### [The input]
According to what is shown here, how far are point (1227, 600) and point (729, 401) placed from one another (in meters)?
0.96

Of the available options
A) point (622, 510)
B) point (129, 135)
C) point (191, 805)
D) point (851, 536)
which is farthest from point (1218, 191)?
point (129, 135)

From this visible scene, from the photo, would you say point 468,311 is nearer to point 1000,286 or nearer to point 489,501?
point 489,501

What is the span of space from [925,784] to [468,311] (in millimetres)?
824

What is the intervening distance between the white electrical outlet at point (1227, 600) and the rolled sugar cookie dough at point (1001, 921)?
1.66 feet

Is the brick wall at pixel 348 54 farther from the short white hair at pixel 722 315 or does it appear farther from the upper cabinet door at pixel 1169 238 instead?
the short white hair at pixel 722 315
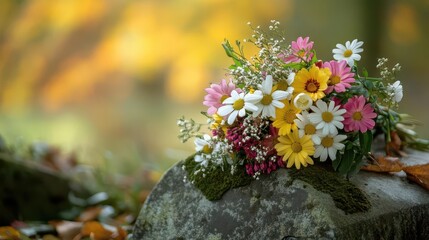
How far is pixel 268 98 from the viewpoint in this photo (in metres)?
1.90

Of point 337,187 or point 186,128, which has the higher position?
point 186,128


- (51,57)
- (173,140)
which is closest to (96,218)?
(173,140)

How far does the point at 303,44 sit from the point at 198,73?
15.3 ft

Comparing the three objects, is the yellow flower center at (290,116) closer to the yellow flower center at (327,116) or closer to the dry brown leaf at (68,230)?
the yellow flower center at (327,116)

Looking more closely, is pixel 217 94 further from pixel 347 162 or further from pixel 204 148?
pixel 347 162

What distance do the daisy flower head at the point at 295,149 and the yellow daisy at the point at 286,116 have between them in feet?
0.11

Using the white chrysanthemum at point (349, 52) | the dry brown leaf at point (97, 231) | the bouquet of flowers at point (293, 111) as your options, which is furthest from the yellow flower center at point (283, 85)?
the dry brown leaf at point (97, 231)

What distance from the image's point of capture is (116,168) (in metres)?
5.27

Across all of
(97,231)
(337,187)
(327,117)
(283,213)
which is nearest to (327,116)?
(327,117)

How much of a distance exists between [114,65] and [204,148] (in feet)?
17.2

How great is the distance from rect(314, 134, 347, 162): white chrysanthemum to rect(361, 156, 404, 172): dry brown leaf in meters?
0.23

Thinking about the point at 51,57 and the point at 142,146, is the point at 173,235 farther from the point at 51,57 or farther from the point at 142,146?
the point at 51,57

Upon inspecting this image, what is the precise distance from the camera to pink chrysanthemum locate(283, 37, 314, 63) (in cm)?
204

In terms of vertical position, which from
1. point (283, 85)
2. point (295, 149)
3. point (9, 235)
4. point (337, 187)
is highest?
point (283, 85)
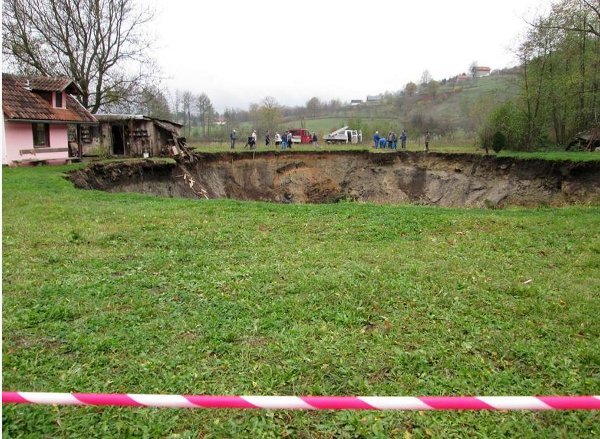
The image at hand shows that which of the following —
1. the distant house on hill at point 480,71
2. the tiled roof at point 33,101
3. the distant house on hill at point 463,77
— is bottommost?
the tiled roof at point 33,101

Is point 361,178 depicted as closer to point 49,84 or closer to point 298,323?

### [What you should do]
Reproduce word for word every line from the one containing "In terms of vertical position, which from" through the final line, both ends included, and omit the pictures.

### [Task response]
In terms of vertical position, which from
1. point (283, 85)
2. point (295, 149)
3. point (9, 235)
4. point (337, 187)
is highest?
point (283, 85)
The image at hand shows that which of the following —
1. the distant house on hill at point 480,71
2. the tiled roof at point 33,101
3. the distant house on hill at point 463,77
— is bottommost?
the tiled roof at point 33,101

Is point 361,178 depicted as closer to point 49,84 or closer to point 298,323?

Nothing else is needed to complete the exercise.